Enam bulan pertama perjalanan pemerintahan Presiden Javier Milei di Argentina terasa seperti guncangan hebat bagi rakyatnya. Janji manis menuju "tanah perjanjian" ekonomi yang bebas dan makmur kini harus berhadapan dengan kenyataan pahit di lapangan. Dompet masyarakat berteriak ketika kombinasi inflasi tinggi, kemerosotan gaji real, dan angka kemiskinan terus menghimpit kehidupan sehari-hari.
Model ekonomi libertarian yang digadang-gadang bakal membawa angin segar, justru menghadapi ujian terberatnya di semester pertama ini.
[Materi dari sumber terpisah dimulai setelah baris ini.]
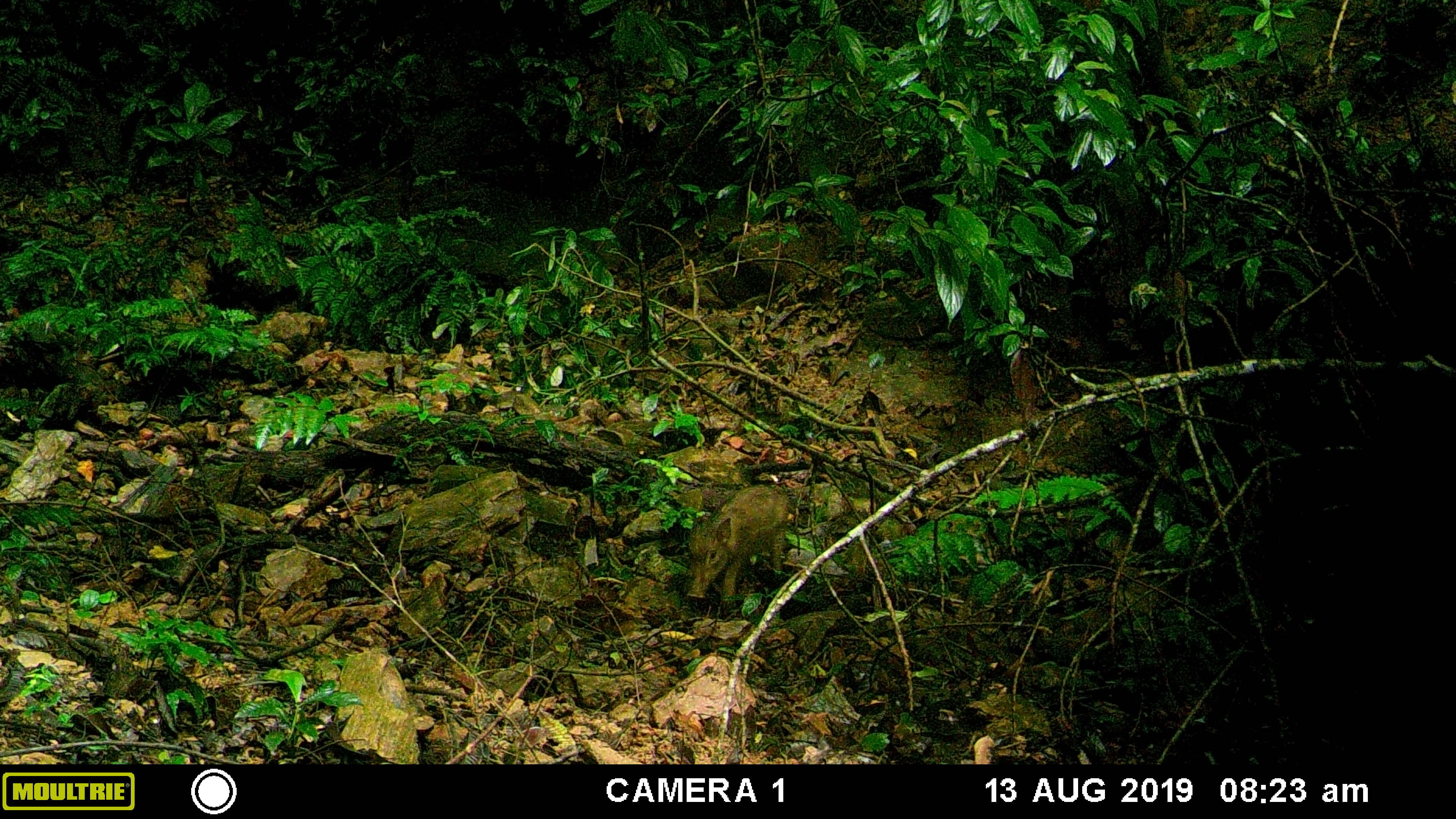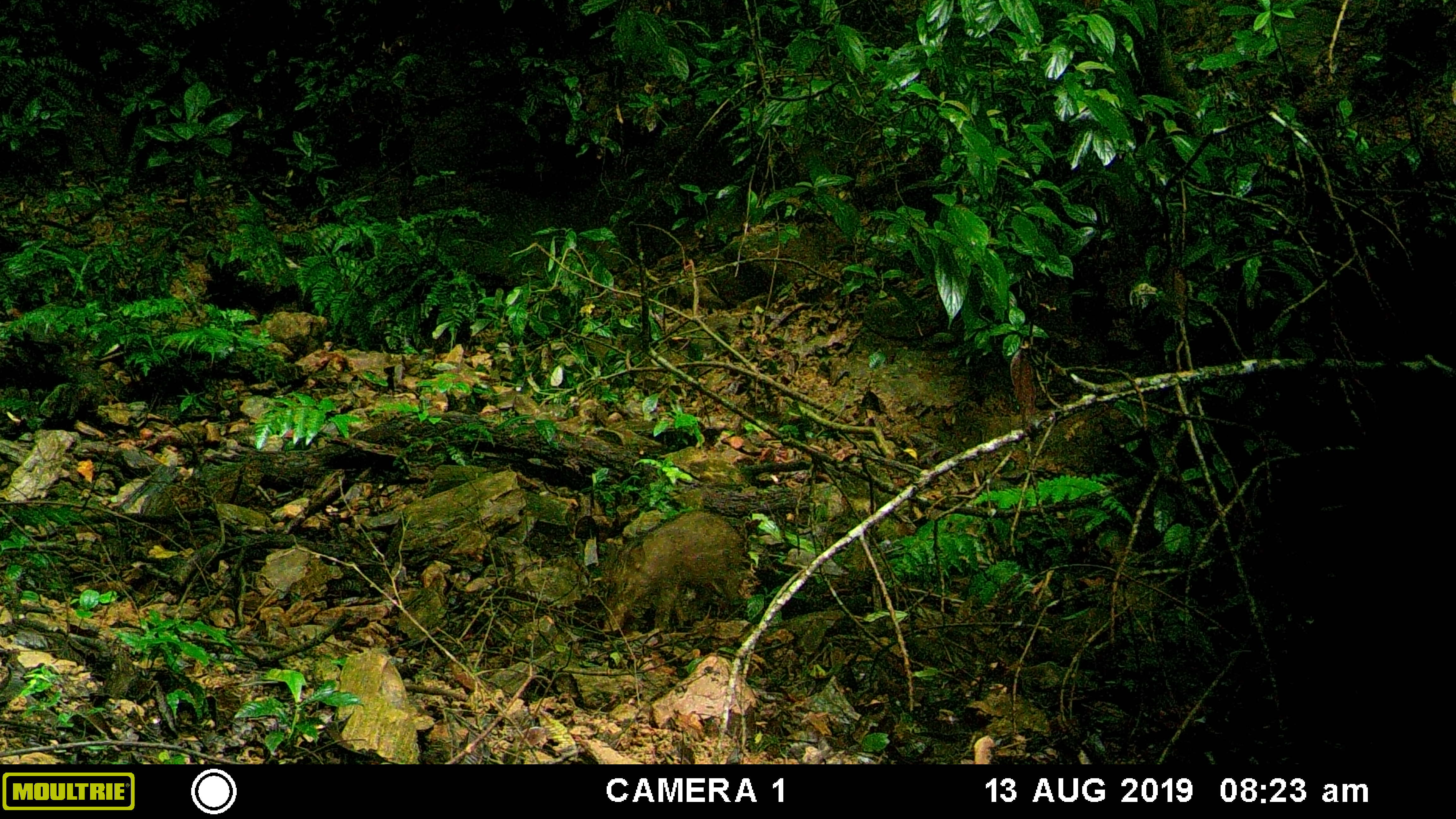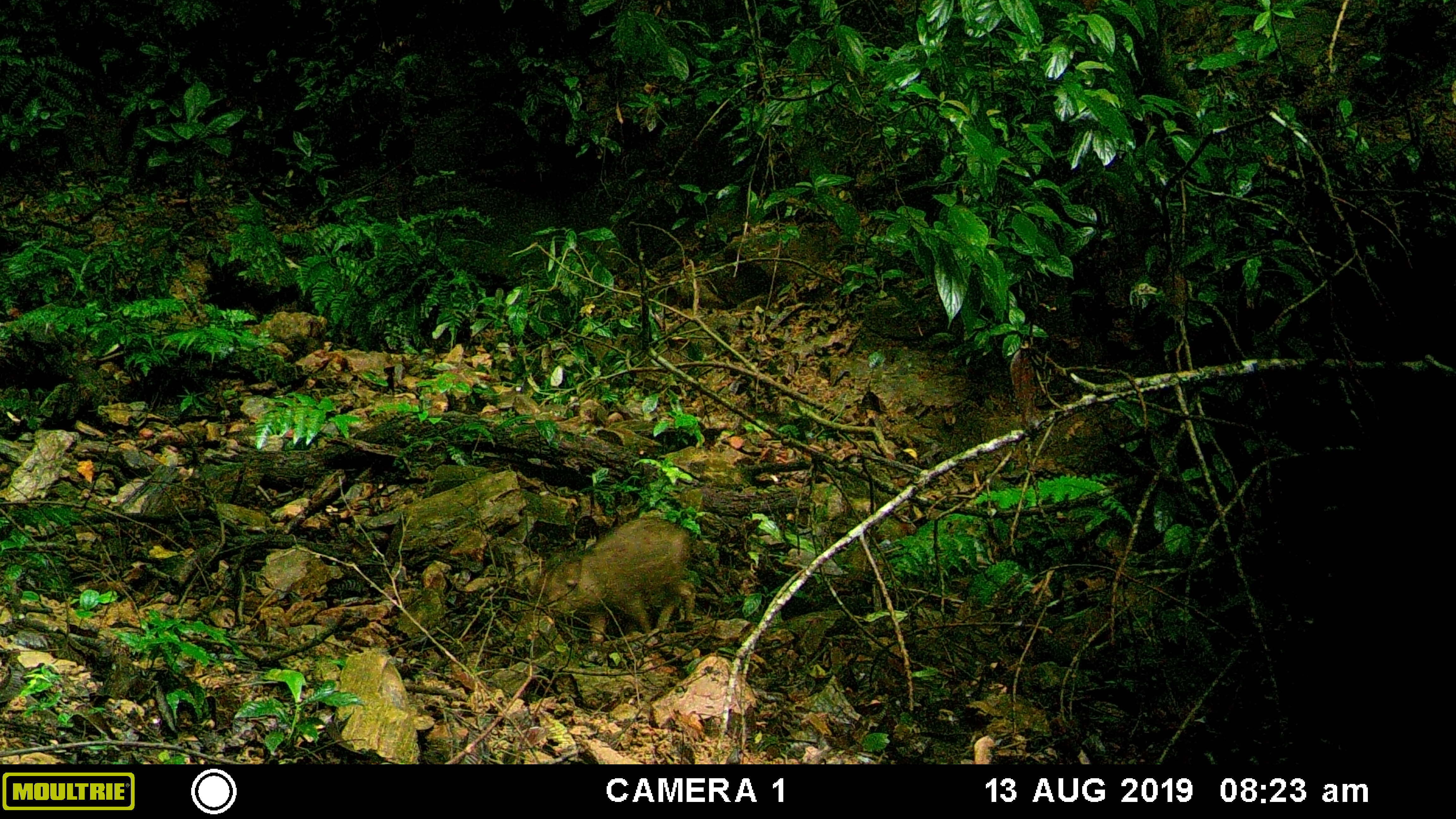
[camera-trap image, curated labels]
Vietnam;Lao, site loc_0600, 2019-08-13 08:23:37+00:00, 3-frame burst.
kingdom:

Perekonomian Argentina belum menunjukkan tanda-tanda pemulihan yang merata, dan tiang utama narasi keberhasilan pemerintah mulai goyah di mata publik menjelang agenda politik mendatang.
Badai Inflasi Menerjang Target Pemerintah
Kenaikan harga barang dan jasa menjadi faktor utama yang paling memukul daya beli warga. Inflasi yang sejatinya sudah menunjukkan tren percepatan sejak akhir tahun lalu, memberikan pukulan telak pada kuartal pertama. Bahkan, target inflasi tahunan yang awalnya diproyeksikan dalam rancangan anggaran pemerintah sudah terlampaui hanya dalam waktu beberapa bulan pertama.
Indeks Harga Konsumen (IPC) mencatat lonjakan yang signifikan, jauh melampaui estimasi awal pemerintah sebesar 10,1%. Dalam laporan resmi terbaru, akumulasi angka inflasi telah menembus 20,3%, hingga akhirnya pemerintah terpaksa merevisi peta jalan ekonominya dengan mengakui bahwa inflasi tahunan kemungkinan besar akan ditutup pada angka 29%.
| Indikator Ekonomi | Proyeksi Awal | Realisasi / Proyeksi Baru |
|---|---|---|
| Inflasi Tahunan | 10,1% | 29,0% |
| Inflasi Bulanan (Agustus) | - | 1,7% (Terendah dalam 14 bulan) |
| Penyesuaian Pensiun Minimum | - | 15,2% (Rugi real 1,37%) |
Meski demikian, secercah harapan mulai terlihat pada data Agustus lalu. Inflasi bulanan tercatat berada di angka 1,7%, yang merupakan capaian terbaik dalam 14 bulan terakhir. Untuk tahun depan, pemerintah berupaya lebih realistis dengan mematok target inflasi di kisaran 18%.
Pukulan Telak Bagi Pensiunan dan Pekerja
Laju inflasi yang tak terkendali ini berdampak langsung pada tergerusnya daya beli masyarakat, terutama para pekerja dan lansia penerima pensiun. Penyesuaian pendapatan yang diberikan pemerintah dinilai tidak sanggup mengejar kenaikan harga bahan pokok di pasar.
Bagi warga yang mengandalkan pensiun minimum, penyesuaian semesteran sebesar 15,2% terasa sangat kurang karena tidak diimbangi dengan pembaruan nilai bonus bulanan. Alhasil, secara riil pendapatan mereka justru merosot sebesar 1,37% dalam kurun waktu enam bulan.
"Enam bulan pertama ini benar-benar memukul tepat di jantung narasi pemerintah. Sulit menyakinkan publik tentang kesejahteraan masa depan ketika isi dompet mereka saat ini terus tergerus oleh inflasi," ungkap salah satu analis ekonomi independen di Buenos Aires.
Optimisme Pemerintah Menuju Pemulihan
Di tengah berbagai ketidakpastian tersebut, jajaran kabinet Javier Milei tetap optimistis bahwa arah kebijakan mereka sudah berada di jalur yang benar. Pemerintah meyakini bahwa pilar pemulihan ekonomi Argentina akan segera menopang beban masyarakat dalam waktu dekat.
Sektor ekspor yang melesat, implementasi skema insentif investasi skala besar (RIGI), serta tren melambatnya laju inflasi diyakini akan menjadi kunci utama pemulihan. Pemerintah berharap langkah-langkah pengetatan ini dapat membuahkan hasil nyata sebelum kepercayaan publik benar-benar habis.